[Short text fragments from websites]
○ ○ ○ ○

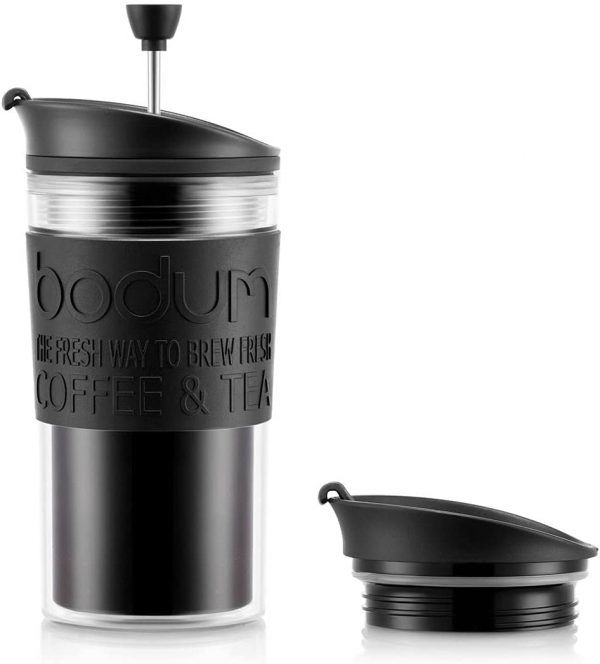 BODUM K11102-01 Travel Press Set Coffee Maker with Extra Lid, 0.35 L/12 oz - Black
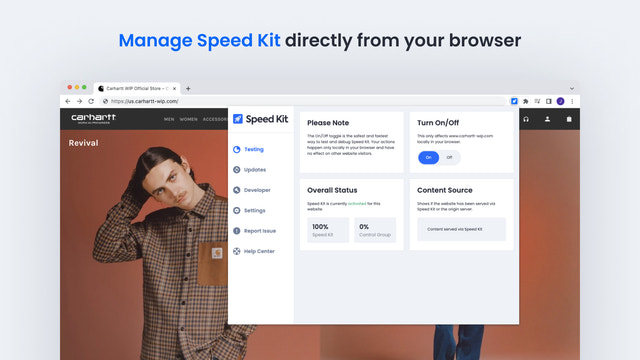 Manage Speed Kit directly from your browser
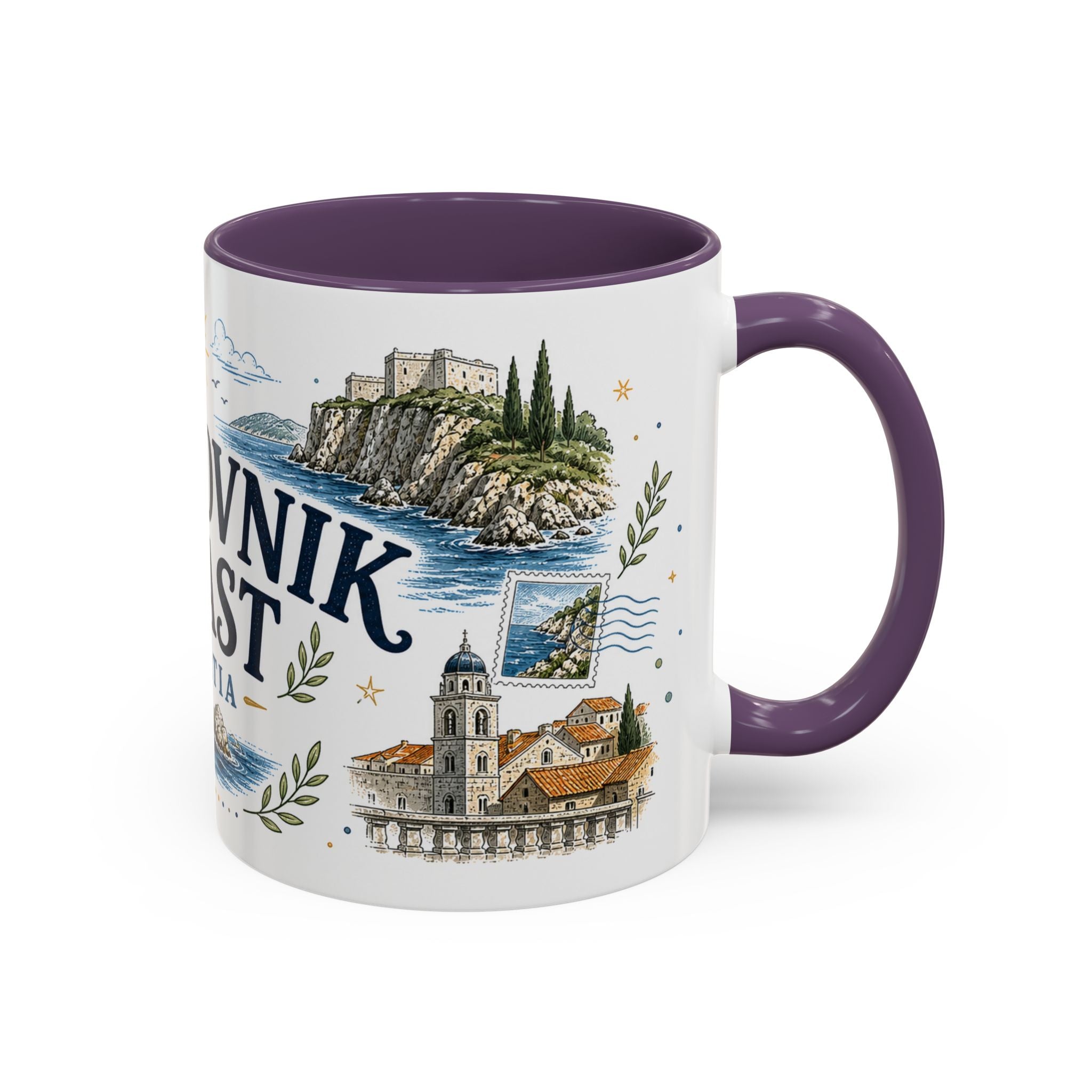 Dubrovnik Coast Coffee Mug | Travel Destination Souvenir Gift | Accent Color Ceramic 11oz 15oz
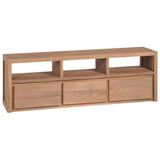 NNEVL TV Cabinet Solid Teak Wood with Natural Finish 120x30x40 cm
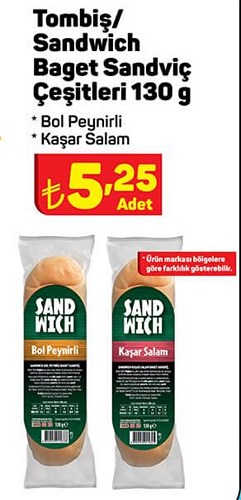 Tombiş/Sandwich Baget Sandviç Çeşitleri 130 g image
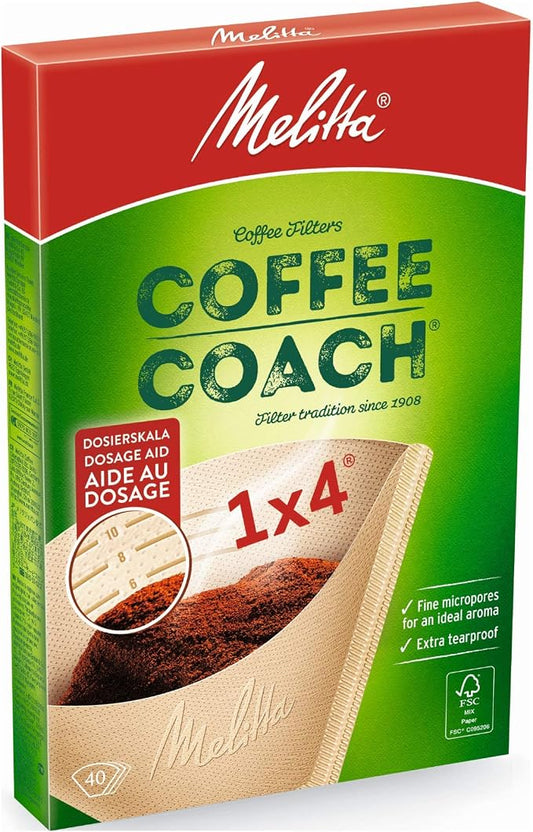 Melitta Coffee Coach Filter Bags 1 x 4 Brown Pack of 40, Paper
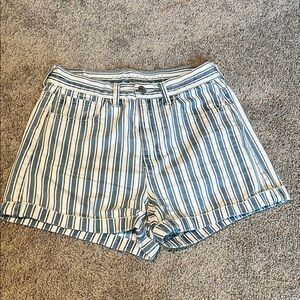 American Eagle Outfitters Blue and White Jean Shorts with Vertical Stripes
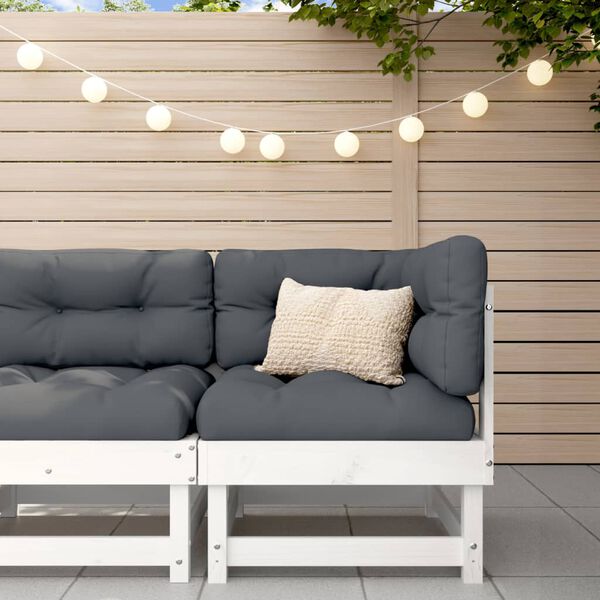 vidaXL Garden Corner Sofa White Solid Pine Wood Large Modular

○ ○ ○ ○

Written task = Transcribe all of the entries above verbatim, leaving out the pictures.

Solution =
 BODUM K11102-01 Travel Press Set Coffee Maker with Extra Lid, 0.35 L/12 oz - Black
 Manage Speed Kit directly from your browser
 Dubrovnik Coast Coffee Mug | Travel Destination Souvenir Gift | Accent Color Ceramic 11oz 15oz
 NNEVL TV Cabinet Solid Teak Wood with Natural Finish 120x30x40 cm
 Tombiş/Sandwich Baget Sandviç Çeşitleri 130 g image
 Melitta Coffee Coach Filter Bags 1 x 4 Brown Pack of 40, Paper
 American Eagle Outfitters Blue and White Jean Shorts with Vertical Stripes
 vidaXL Garden Corner Sofa White Solid Pine Wood Large Modular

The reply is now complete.